Reproduce the material below word for word, starting at the line with "Is pixel 36" and continuing through the final line, both included.
____
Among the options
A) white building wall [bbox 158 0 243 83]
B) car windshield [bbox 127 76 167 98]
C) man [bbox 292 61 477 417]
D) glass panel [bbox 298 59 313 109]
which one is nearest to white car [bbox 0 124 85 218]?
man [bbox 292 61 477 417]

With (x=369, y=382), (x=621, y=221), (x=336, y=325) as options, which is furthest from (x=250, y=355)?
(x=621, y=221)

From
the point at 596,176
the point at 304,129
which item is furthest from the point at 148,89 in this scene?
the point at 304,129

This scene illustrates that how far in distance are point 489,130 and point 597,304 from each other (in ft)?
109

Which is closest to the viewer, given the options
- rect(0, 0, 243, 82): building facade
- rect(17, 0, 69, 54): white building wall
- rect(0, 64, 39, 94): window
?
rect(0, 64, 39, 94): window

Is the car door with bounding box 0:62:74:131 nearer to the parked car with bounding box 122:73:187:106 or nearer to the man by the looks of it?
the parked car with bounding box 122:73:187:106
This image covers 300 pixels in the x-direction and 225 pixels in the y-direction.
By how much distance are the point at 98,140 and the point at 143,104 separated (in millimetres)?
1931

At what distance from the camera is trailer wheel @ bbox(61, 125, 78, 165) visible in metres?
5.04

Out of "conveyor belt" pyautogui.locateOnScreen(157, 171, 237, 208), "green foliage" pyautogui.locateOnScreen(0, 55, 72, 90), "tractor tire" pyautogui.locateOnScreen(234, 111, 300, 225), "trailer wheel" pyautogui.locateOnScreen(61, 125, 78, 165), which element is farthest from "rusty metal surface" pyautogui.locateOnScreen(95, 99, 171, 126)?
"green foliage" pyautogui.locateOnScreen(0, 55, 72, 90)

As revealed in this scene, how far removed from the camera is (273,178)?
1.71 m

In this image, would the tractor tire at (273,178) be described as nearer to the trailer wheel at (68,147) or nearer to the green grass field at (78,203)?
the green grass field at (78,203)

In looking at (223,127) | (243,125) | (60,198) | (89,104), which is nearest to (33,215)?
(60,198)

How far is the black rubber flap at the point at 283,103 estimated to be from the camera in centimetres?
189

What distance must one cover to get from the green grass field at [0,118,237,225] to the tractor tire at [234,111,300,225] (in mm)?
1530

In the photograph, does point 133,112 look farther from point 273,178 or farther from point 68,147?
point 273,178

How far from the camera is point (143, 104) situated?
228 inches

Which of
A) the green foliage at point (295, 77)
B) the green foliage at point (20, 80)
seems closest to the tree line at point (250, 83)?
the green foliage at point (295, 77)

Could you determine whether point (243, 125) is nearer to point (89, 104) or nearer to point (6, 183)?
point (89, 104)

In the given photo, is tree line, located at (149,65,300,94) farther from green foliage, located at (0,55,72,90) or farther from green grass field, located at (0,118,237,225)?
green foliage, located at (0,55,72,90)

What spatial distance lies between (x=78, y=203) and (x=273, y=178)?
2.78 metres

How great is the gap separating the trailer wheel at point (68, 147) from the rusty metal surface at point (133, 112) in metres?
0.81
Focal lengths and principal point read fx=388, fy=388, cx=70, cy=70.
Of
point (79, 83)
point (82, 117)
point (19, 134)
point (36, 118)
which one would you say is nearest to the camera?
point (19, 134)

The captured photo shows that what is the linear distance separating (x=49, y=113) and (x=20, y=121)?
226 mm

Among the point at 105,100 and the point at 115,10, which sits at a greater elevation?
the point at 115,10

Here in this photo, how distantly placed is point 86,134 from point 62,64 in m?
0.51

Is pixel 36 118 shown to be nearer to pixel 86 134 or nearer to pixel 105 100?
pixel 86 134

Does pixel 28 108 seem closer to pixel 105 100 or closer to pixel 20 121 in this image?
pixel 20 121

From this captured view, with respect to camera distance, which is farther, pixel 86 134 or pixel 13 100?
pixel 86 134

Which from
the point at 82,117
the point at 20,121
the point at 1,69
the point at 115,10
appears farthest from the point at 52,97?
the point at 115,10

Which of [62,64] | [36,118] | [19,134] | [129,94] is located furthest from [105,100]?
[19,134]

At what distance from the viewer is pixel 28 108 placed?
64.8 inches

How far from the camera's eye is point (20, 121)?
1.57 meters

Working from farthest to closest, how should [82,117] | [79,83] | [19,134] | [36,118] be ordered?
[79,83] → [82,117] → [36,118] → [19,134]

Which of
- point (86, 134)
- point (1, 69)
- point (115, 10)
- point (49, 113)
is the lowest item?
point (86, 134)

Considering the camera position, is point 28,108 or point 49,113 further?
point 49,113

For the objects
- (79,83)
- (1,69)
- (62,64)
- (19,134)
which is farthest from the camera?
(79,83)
____
> **Result for this exercise**
Is pixel 36 118 shown to be nearer to pixel 86 134 or nearer to pixel 105 100?
pixel 86 134

Does pixel 28 108 seem closer to pixel 105 100 or closer to pixel 20 121 in this image?
pixel 20 121

From this captured view, with respect to camera distance, which is farther, pixel 86 134 or pixel 13 100?
pixel 86 134

Which from
the point at 82,117
the point at 20,121
the point at 1,69
the point at 115,10
appears farthest from the point at 52,97?
the point at 115,10

Which of [62,64] | [36,118] | [19,134] | [129,94] is located furthest from [105,100]?
[19,134]

At what distance from the viewer is pixel 28 108 placed?
64.8 inches

How far from the camera's eye is point (20, 121)?
1.57 meters

Working from farthest to closest, how should [82,117] | [79,83] | [19,134] | [36,118] be ordered?
[79,83] → [82,117] → [36,118] → [19,134]

Which of
- point (86, 134)
- point (1, 69)
- point (115, 10)
- point (49, 113)
is the lowest item?
point (86, 134)

Considering the camera position, is point 28,108 or point 49,113 further?
point 49,113

For the objects
- (79,83)
- (1,69)
- (62,64)
- (19,134)
which is farthest from the camera?
(79,83)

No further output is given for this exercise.